If Congress approves the Trump administration’s budget request for the Interior Department, concessionaires could manage even more functions. The National Park Service (NPS) could be forced to obtain outside help in many new areas. The Interior Department budget request would slash $360 million from the National Parks Service. It would cut about 1,242 full-time positions, according to the NPS.
“At this funding level, nearly 90 percent of parks would reduce their current staffing levels, leading to a reduction in services to the public. Likewise, support programs would also experience staffing and service level reductions, which further impacts parks,” writes the NPS in its 498-page 2018 Budget Justifications document. It goes on to explain that, “To further reduce costs, the NPS would utilize various strategies on a park-by-park basis, which may include limiting the use of or closing certain areas, such as campgrounds and facilities, and reducing, adjusting, or eliminating hours of operations and visitor services in times of low visitation.”

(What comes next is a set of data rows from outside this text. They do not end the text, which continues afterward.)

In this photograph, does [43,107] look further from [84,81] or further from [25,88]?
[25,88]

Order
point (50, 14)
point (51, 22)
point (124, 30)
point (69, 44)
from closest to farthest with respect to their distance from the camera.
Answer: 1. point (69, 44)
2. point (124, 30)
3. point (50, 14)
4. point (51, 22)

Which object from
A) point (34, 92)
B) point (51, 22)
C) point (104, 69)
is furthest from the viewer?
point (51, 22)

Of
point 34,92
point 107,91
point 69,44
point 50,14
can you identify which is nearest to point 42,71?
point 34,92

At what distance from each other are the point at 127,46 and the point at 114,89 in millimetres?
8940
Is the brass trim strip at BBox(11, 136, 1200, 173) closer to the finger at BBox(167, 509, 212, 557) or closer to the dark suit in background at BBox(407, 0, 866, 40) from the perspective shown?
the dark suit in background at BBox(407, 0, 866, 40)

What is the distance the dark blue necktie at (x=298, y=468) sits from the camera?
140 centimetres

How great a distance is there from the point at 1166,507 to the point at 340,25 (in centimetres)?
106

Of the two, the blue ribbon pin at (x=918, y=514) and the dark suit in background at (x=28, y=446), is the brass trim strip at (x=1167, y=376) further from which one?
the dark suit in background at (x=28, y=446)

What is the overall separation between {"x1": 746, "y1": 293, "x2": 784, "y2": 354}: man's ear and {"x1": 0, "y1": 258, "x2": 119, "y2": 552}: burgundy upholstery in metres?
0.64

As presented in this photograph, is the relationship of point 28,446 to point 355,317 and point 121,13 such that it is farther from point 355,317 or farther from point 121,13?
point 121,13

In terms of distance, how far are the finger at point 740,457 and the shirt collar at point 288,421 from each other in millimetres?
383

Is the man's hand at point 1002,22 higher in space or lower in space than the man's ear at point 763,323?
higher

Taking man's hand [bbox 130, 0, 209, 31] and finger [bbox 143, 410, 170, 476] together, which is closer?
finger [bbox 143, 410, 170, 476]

Privatizing national park campgrounds and more?
The U.S. Forest Service and many other state-owned parks are currently leading the way in park privatization. For example, last year the state of Alaska outsourced all operations of four Valdez-area state parks. In Idaho, nearly 200 acres of Redfish Lake Recreation Area is leased to a private company, according to the Idaho Statesman.
Some people believe outsourcing to private industry sounds like a good plan. But many opponents decry the move. In the iRV2 Forums community, going beyond concessionaire campgrounds and privatizing federal public lands is a hot topic. Forums member Twinbridges writes:
“We are the stewards of these lands, and it is our responsibility to protect them for future generations. We do not need and must not see them as some expedite solution for profit.”
However iRV2 member Woodlandhill shares another viewpoint:
“With fees set at the proper level, the owners can keep the lower classes from trashing everything in sight by making it too pricey for them to enter. And use the money to make massive improvements, like more RV parks, higher quality hotels and restaurants, more shopping without driving miles to some ‘park boundary’.”
Concessionaires in parks have a unique arrangement that differs from other privately-owned for-profit businesses. American taxpayers currently pay for maintenance on many of the buildings and infrastructure in concessionaire-operated locations. “Concessionaires are quietly reaping the benefits of operating in national parks without fully absorbing the costs,” explains the the Center for American Progress. “Concessionaires, not taxpayers, must be responsible for the maintenance of the facilities in which they make billions of dollars each year.”
In the coming weeks, the future of privatizing national park campgrounds could be revealed to the American public.